0001163370-26-000002

Research Summary

AI-generated summary of this filing

Updated

Northrim BanCorp Updates Executive Employment Agreements; New EVP

What Happened

  • Northrim BanCorp, Inc. (filed Jan 2, 2026; effective Jan 1, 2026) announced new employment agreements for four named executive officers — Michael G. Huston (Chairman, President & CEO), Jed W. Ballard (EVP & CFO), Mark Edwards (EVP & Chief Credit Officer), and Amber Zins (EVP & Chief Operating Officer) — and newly executed an employment agreement with Jason Criqui (EVP & Chief Banking Officer). The agreements keep existing terms largely the same but increase base salaries for the named officers and convert certain retirement/deferral benefits to fixed annual contributions to the company’s non‑qualified deferred compensation plan.
  • Mr. Huston’s agreement adds the title of Chairman and raises his base salary to $630,000. Messrs. Ballard and Edwards and Ms. Zins receive base salary increases and specified annual contributions to the non‑qualified deferred compensation plan in lieu of prior supplemental retirement or deferred compensation plans. Mr.

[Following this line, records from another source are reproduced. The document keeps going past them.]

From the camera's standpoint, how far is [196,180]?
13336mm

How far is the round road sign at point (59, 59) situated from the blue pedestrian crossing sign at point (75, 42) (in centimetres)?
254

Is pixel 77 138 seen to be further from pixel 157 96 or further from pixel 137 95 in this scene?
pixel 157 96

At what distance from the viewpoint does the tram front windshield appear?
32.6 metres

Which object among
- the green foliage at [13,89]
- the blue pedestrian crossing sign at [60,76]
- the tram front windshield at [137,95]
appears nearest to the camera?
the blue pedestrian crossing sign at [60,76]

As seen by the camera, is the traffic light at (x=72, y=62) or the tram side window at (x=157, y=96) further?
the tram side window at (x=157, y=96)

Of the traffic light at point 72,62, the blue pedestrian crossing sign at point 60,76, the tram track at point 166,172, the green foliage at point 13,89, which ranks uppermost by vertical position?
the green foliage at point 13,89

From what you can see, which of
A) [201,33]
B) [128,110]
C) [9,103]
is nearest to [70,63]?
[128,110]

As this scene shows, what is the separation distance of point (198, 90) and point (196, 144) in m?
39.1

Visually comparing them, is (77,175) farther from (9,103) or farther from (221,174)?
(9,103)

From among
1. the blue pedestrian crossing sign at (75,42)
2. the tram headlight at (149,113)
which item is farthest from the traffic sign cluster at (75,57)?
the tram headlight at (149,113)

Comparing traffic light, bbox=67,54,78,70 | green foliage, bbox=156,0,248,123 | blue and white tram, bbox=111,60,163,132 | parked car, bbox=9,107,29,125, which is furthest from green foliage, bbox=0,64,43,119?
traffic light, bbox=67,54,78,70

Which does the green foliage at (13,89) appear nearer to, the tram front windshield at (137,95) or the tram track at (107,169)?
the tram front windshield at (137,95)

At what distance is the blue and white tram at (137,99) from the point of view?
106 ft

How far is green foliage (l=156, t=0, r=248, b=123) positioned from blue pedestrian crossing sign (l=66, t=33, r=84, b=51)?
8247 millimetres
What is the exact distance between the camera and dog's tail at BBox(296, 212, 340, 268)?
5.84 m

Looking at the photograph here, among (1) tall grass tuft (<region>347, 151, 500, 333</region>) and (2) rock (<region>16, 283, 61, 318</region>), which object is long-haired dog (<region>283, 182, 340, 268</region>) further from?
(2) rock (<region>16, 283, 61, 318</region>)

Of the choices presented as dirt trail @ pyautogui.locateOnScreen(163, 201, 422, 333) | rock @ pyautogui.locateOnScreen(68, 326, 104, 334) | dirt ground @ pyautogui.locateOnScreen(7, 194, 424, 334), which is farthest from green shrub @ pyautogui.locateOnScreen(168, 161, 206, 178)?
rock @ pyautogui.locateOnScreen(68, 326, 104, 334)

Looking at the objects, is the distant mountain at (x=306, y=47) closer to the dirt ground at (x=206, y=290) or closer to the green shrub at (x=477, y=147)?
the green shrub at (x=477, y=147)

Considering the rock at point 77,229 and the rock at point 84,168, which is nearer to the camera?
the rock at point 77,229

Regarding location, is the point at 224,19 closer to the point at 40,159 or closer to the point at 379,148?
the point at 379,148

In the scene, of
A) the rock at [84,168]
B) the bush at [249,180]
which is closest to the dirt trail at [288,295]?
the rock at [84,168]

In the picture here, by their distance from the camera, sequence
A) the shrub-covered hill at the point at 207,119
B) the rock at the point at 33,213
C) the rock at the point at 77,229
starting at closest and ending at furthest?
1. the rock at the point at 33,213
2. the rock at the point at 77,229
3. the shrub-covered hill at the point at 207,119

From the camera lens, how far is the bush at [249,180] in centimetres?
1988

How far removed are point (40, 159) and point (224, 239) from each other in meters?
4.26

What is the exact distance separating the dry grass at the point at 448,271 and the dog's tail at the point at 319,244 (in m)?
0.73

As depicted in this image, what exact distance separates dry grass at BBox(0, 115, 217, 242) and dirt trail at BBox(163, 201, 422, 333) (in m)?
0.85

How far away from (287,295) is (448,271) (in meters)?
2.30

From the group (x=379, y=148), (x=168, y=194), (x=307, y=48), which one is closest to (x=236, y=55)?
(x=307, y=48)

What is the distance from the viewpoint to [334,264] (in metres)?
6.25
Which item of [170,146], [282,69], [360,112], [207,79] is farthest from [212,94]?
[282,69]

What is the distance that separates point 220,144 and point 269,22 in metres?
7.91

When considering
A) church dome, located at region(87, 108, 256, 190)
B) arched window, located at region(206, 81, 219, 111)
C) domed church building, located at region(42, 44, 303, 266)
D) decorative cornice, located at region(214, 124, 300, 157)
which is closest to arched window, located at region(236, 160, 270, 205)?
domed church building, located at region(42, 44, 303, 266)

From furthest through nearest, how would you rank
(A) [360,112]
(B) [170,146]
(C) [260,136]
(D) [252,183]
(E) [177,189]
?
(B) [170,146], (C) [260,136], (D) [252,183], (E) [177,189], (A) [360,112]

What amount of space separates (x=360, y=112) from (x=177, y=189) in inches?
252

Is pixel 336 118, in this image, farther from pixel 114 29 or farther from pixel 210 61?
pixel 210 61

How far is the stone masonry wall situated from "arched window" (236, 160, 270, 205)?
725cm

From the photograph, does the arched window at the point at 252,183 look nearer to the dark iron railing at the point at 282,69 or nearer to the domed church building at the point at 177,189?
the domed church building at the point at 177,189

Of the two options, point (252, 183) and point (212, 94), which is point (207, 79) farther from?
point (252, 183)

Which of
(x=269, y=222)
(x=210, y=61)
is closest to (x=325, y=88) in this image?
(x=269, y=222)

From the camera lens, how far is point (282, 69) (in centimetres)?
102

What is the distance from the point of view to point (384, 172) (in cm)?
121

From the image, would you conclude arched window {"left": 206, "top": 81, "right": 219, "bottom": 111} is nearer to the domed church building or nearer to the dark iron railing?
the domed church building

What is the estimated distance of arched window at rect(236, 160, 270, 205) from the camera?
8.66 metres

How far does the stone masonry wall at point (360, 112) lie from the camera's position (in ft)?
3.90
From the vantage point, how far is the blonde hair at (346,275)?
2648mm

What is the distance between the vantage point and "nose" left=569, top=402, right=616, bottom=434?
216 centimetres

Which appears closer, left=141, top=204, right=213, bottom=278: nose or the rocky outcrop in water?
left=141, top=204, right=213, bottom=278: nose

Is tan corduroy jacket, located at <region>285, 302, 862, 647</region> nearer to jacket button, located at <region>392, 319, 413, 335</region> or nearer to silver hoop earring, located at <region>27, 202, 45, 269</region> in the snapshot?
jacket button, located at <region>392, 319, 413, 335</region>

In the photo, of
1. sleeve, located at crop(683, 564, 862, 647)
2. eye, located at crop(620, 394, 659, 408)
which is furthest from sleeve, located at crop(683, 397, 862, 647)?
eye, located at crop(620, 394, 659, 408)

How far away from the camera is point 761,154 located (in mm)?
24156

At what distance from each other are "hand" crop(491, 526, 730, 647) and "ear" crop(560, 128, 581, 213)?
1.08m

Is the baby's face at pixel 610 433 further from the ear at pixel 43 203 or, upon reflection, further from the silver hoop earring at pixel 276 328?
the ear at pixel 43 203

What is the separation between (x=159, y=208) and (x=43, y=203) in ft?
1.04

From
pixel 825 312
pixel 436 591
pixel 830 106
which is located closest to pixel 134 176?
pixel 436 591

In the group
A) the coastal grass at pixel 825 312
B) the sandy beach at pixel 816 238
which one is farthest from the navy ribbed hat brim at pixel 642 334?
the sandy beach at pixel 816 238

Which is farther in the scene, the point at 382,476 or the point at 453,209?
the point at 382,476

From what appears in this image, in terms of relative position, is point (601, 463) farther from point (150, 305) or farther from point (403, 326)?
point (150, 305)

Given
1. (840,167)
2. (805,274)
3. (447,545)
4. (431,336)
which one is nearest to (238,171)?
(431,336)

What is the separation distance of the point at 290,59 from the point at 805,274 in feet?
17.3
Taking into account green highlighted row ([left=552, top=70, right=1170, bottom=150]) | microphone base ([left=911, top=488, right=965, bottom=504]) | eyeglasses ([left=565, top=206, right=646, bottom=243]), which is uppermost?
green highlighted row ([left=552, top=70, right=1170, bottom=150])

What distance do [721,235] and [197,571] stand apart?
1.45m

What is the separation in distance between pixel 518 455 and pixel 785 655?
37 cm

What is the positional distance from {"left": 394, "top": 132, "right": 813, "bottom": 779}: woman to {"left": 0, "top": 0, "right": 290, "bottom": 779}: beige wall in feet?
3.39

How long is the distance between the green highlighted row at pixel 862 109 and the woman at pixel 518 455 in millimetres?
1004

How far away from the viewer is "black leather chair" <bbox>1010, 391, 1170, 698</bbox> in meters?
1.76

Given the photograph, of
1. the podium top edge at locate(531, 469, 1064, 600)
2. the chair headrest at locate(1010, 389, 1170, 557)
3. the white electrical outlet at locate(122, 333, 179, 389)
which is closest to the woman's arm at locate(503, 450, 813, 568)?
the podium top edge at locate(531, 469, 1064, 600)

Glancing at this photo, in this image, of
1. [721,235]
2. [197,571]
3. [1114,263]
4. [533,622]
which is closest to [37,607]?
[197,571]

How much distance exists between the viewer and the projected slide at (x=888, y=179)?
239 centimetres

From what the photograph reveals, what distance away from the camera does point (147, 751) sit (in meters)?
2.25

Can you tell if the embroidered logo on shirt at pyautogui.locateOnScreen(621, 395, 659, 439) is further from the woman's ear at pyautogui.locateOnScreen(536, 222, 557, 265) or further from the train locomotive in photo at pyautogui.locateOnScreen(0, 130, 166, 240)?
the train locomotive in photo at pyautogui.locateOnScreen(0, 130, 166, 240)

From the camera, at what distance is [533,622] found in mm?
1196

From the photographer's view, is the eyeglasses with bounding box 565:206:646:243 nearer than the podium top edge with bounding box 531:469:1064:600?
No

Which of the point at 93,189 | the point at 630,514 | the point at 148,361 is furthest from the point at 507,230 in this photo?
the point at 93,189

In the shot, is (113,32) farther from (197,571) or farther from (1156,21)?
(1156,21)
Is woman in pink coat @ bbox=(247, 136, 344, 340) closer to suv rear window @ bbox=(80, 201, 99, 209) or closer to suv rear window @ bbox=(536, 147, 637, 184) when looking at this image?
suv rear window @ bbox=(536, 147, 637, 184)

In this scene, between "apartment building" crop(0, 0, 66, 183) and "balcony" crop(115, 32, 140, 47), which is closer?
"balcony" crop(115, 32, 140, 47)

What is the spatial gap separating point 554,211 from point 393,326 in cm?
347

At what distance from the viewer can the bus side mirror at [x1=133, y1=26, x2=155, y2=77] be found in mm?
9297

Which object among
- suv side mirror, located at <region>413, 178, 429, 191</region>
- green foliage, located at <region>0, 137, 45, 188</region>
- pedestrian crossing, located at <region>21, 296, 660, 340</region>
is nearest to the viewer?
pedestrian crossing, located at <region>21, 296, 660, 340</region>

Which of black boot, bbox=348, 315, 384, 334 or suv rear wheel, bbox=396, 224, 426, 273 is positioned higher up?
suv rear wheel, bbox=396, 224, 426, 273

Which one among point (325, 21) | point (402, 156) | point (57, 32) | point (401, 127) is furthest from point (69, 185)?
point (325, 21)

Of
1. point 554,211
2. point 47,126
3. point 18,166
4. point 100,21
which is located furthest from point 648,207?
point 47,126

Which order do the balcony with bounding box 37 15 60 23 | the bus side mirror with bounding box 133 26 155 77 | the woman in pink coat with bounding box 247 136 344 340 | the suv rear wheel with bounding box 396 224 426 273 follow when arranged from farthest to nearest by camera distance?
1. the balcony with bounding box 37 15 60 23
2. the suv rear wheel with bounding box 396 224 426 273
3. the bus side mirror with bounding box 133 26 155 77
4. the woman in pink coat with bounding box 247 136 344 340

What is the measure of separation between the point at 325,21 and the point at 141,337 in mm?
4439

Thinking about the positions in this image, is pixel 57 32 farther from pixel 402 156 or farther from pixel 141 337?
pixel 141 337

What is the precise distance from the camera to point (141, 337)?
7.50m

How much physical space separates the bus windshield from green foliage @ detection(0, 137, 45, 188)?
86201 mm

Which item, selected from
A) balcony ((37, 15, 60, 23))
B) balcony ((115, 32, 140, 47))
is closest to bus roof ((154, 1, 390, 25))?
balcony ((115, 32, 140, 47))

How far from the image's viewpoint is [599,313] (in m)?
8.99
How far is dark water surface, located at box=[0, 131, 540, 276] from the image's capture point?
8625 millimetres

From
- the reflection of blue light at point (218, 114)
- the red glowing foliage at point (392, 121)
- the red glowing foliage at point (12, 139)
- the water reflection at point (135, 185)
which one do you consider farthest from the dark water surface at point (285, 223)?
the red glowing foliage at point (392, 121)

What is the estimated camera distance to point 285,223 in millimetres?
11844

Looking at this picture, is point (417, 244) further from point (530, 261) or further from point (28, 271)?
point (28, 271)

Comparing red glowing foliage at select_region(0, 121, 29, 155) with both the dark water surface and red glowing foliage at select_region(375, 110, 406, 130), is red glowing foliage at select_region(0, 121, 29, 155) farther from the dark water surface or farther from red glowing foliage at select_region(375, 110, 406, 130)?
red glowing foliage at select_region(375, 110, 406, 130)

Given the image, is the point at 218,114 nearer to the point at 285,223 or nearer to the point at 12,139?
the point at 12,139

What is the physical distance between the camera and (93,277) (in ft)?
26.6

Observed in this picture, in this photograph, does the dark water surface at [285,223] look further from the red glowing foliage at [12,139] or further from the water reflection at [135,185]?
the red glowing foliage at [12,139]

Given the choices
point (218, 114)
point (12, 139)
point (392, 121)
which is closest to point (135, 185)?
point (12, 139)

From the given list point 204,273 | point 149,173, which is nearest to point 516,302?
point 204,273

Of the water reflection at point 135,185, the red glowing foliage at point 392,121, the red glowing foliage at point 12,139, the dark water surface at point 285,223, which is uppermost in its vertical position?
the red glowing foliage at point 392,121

Criqui’s agreement runs initially through Dec 31, 2026 (auto‑renewing yearly unless notice is given), sets a base salary and benefits, and includes change‑of‑control severance protections.

Key Details

  • Effective Jan 1, 2026: Huston base salary $630,000; Ballard $421,540 (10% deferred comp contribution); Edwards $305,615 (5% contribution); Zins $353,031 (10% contribution).
  • Named executives are removed from the Employer’s supplemental executive retirement plan and prior deferred compensation plan and will instead receive annual contributions (5%–20% of base salary) to the non‑qualified deferred compensation plan.
  • Jason Criqui: base salary $307,400, 10% annual contribution to non‑qualified deferred compensation, eligible for profit sharing and stock incentive plans, and standard benefits; change‑of‑control/severance if terminated within 735 days of a change of control: (i) unpaid salary/expenses, (ii) 2× highest base salary in prior 3 years, (iii) 2× average profit share over prior 3 years, plus two years of health/dental coverage. Payments are subject to a 280G reduction so the present value does not exceed 2.99× the “base amount.”
  • Employment agreements for Huston, Ballard, Edwards, Criqui, and Zins are filed as Exhibits 10.1–10.5 to the 8‑K.

Why It Matters

  • These agreements increase fixed compensation and create explicit deferred‑compensation contributions and change‑of‑control severance commitments, which can raise the company’s personnel costs and potential contingent liabilities.
  • The hires/agreements are governance and retention measures: they clarify leadership roles (Huston added as Chairman), preserve executive continuity, and set measurable severance protections for management.
  • Investors wanting more detail on potential compensation expense and change‑of‑control exposure should review the full agreements filed as exhibits to the 8‑K.